I spoke to one wholesale supplier who told me that to have the Chinese rims machined would double their cost " WHICH WOULD GO FROM 45¢ to 90¢ " This is why when you buy cheap you buy twice.
Good catch, never would have believed someone would manufacture something so poorly knowing it potentially has to spin at 13,000 rpm
 
So far i have tried 3 new oregon rims and a new stihl rim. Tried 3 bars so far, 2 new and 1 well used with 6 different chains, all but one was new. Swapped the cluth drum from my 590 onto the 620. Nothing seemed to help. I will try to do some measuring with a caliper on the rims i have to see if i have just been unlucky and will check the bar again for any obstructions in the groove. Thanks for the info and help.
 
So, the other 620p i had ordered last year finally came in. I put the bar and chain on and wouldn't you know it has the same problem but slightly worse. This is aggravating. Would be hard to believe i got 2 saws with excessive crank runout right out of the box. The clutch drum looks even more out of round than the first one, so im leaning towards that being the problem. One saw is dated june 21 and the other july 21. Maybe the drums came from the same batch. I took my stihl 462 out the box again to double check and its clutch drum appears to spin much more true than these 620s, not perfect but not near as bad. as does my well used 261, echo cs450 and 590.
Does anyone else have a june/july of 21 620 that presents the same issue?

Im thinking of buying a clutch drum of a different manufacturer to try out, is chinese my only option or does anyone know if there is a drum that will work from another saw manufacturer and not made by oregon?
 
I appreciate the replies. This morning I ordered a new rim to try, hopefully it is as easy as that.
That saw i purchased from baileys, as the one i ordered from a local dealer last year still has not come in yet. Naturally after i pulled this saw out of the box i instantly trimmed limiter caps and did a mild muffler mod so im not sure if any dealer would warranty anything anyway. My fault for not putting bar and chain on first to check for the problem im seeing. Lesson learned.

Rows taken from a segmentation dataset:
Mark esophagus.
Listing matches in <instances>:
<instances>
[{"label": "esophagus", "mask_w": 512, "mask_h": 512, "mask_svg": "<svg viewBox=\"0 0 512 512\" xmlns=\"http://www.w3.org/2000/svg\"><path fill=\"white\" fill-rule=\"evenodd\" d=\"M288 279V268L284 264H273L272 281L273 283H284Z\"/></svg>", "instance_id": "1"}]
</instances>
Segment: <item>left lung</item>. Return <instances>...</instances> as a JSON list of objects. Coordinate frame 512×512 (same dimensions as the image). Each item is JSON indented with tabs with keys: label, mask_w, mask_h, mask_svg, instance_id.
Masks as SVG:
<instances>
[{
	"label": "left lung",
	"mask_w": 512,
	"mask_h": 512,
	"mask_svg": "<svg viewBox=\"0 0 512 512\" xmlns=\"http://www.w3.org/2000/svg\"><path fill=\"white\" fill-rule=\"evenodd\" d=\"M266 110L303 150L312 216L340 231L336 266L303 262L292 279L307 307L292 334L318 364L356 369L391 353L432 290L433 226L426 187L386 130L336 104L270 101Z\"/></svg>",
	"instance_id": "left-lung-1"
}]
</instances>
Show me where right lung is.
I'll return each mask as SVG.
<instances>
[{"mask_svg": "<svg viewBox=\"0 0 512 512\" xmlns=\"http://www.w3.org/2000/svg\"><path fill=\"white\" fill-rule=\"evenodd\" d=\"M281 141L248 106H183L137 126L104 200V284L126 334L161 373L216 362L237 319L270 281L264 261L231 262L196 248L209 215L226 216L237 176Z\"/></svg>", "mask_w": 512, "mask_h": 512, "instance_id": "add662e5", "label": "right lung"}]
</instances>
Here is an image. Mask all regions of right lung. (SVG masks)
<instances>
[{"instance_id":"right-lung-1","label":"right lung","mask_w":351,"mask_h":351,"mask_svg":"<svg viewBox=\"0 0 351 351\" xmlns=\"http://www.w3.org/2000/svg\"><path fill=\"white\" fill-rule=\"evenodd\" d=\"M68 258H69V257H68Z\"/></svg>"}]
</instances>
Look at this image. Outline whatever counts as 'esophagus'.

WORK TO COMPLETE:
- A) In the forum thread, what would happen to the cost of the Chinese rims if they were machined?
- B) Write out the forum thread word for word from "I spoke to one" to "info and help.".
These entries have no connection to the forum thread.

FULL ANSWERS:
- A) It would double, going from 45¢ to 90¢.

- B)
I spoke to one wholesale supplier who told me that to have the Chinese rims machined would double their cost " WHICH WOULD GO FROM 45¢ to 90¢ " This is why when you buy cheap you buy twice.
Good catch, never would have believed someone would manufacture something so poorly knowing it potentially has to spin at 13,000 rpm
 
So far i have tried 3 new oregon rims and a new stihl rim. Tried 3 bars so far, 2 new and 1 well used with 6 different chains, all but one was new. Swapped the cluth drum from my 590 onto the 620. Nothing seemed to help. I will try to do some measuring with a caliper on the rims i have to see if i have just been unlucky and will check the bar again for any obstructions in the groove. Thanks for the info and help.